-- Angezeigter Text --

►

Die E-Lok BR 103 gehört zum Bautyp mit der Achsformel Co'Co'. Bei der Achsformel Co'Co' sind je drei einzeln angetriebene Achsen in zwei verschiedenen Rahmendrehgestellen verbaut.

Mehr Wissenswertes

Die Baureihe 103 wurde im Zusammenhang mit der Rekonstruktion des im Zweiten Weltkrieg schwer beschädigten Eisenbahnnetzes und der beginnenden Elektrifizierung des Schienennetzes in der damaligen Bundesrepublik entwickelt. Um die Geschwindigkeit der Züge bis auf 160 km/h und mehr steigern zu können, waren Entwicklungen, wie die E-Lok BR 103, erforderlich geworden. Der Entwurf der Baureihe 103 wurde in den 1960er Jahren von Krupp und AEG eingereicht. Er beinhaltete ein 19 t schweres Fahrzeug von einer Länge von 19.500 mm, das von 6 Fahrmotoren angetrieben wurde und Höchstgeschwindigkeiten von 200 km/h erreichen sollte. Die erste E-Lok BR 103 wurde im Jahre 1965 in Kassel an die Deutsche Bundesbahn übergeben. Von der Vorserie wurden insgesamt 4, von der Hauptserie 145 Exemplare fertig gestellt und übergeben. Die BR 103 bewährte sich als schwere 6-achsige Lokomotive im Reisezugverkehr der Deutschen Bundesbahn und genoss über viele Jahre, neben der Diesellokomotive der Baureihe V 200, den Ruf eines Flaggschiffes der Deutschen Bundesbahn. Bis heute gilt die E-Lok BR 103 als weltweit stärkste einteilige Lokomotive und als leistungsstärkstes Fahrzeug, das je im deutschen Linienbetrieb im Einsatz war.

◄

-- Extrahierte Daten --
►

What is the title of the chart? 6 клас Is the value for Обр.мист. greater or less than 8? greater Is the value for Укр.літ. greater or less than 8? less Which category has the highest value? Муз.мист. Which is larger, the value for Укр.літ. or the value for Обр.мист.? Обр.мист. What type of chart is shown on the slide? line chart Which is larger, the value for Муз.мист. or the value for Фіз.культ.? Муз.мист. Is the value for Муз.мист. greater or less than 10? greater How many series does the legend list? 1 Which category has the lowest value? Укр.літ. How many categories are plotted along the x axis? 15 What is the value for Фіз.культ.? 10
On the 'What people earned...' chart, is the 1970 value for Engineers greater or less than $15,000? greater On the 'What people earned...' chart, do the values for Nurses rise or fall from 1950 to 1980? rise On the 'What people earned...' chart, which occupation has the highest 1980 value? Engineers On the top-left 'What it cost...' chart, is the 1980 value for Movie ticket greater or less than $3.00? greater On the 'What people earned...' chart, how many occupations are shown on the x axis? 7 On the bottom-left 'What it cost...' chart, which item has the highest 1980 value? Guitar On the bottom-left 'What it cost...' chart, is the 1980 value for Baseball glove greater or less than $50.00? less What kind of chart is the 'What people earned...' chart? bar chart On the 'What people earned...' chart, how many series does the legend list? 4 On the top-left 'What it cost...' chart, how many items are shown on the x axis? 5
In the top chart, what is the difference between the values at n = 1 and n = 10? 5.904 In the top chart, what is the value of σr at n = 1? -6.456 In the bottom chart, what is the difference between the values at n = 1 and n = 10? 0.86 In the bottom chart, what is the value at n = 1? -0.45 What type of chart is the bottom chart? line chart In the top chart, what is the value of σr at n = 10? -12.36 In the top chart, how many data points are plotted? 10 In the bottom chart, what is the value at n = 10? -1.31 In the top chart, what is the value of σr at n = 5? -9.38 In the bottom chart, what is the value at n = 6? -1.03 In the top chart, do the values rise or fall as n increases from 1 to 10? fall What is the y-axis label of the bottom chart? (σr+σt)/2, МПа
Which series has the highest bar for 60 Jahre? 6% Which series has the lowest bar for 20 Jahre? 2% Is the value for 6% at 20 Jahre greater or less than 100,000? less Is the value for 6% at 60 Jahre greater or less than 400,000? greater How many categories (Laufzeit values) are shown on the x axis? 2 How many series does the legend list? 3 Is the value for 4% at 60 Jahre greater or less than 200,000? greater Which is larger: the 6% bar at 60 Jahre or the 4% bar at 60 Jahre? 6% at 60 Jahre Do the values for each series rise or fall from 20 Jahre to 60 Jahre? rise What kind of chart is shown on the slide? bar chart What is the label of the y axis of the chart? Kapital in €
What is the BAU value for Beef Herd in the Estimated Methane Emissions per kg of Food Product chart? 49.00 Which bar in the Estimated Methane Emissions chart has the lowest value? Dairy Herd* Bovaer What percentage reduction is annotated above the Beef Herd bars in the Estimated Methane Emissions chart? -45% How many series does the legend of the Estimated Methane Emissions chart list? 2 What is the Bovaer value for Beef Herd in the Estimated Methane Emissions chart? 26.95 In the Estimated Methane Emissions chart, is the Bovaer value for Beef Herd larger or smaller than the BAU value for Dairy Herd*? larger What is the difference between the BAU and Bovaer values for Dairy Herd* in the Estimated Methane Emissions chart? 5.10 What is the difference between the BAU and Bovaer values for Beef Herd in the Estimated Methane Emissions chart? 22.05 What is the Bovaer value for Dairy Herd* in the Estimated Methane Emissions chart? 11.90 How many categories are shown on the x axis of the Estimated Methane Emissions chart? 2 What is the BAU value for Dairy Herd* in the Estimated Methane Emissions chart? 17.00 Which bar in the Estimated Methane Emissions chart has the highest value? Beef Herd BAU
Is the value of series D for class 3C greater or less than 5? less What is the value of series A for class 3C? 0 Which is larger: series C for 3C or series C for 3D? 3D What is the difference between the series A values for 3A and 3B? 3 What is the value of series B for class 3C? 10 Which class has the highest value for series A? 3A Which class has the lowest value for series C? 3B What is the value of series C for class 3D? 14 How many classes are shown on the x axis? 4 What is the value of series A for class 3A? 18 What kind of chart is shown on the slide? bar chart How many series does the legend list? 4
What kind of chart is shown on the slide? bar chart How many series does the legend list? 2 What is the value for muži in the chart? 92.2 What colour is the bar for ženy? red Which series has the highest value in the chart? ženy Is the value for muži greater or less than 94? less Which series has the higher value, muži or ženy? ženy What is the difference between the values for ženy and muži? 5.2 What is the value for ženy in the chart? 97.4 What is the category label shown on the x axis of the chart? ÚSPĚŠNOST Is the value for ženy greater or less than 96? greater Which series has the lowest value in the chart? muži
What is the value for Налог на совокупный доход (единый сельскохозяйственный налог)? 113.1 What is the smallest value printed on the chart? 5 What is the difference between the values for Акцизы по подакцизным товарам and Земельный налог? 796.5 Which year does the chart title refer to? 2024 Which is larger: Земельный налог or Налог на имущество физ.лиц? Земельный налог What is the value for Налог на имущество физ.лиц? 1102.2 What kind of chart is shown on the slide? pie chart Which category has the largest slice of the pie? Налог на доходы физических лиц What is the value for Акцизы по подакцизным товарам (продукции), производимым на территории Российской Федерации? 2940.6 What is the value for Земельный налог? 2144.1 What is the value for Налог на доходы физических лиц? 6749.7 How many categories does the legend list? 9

◄

-- Anforderung 1 --
Schreiben Sie aus dem Text zur E-Lok BR 103 den Abschnitt von „Die E-Lok BR 103 gehört“ bis einschließlich „verschiedenen Rahmendrehgestellen verbaut.“ wortgetreu ab.
-- Anforderung 2 --
Wann und wo wurde laut dem Text zur E-Lok BR 103 die erste Lok dieser Baureihe an die Deutsche Bundesbahn übergeben?
-- Anforderung 3 --
Fassen Sie den Absatz aus dem Text zur E-Lok BR 103, der mit „Die Baureihe 103 wurde im Zusammenhang“ beginnt, als Stichpunktliste zusammen.
Die Einträge stehen in keinem Zusammenhang mit dem Text.

-- Ausgabe 1 --
Die E-Lok BR 103 gehört zum Bautyp mit der Achsformel Co'Co'. Bei der Achsformel Co'Co' sind je drei einzeln angetriebene Achsen in zwei verschiedenen Rahmendrehgestellen verbaut.

-- Ausgabe 2 --
Im Jahr 1965 in Kassel.

-- Ausgabe 3 --
- Entwickelt im Zuge des Wiederaufbaus des im Zweiten Weltkrieg schwer beschädigten Eisenbahnnetzes und der beginnenden Elektrifizierung in der damaligen Bundesrepublik
- Ziel: Zuggeschwindigkeiten von 160 km/h und mehr
- Entwurf in den 1960er Jahren von Krupp und AEG eingereicht
- Geplant: 19.500 mm lang, 6 Fahrmotoren, Höchstgeschwindigkeit 200 km/h
- Erste Lok 1965 in Kassel an die Deutsche Bundesbahn übergeben
- Gebaut: 4 Vorserien- und 145 Hauptserienexemplare
- Bewährt als schwere 6-achsige Lok im Reisezugverkehr und lange neben der V 200 ein Flaggschiff der Deutschen Bundesbahn
- Gilt bis heute als weltweit stärkste einteilige Lokomotive und als leistungsstärkstes Fahrzeug im deutschen Linienbetrieb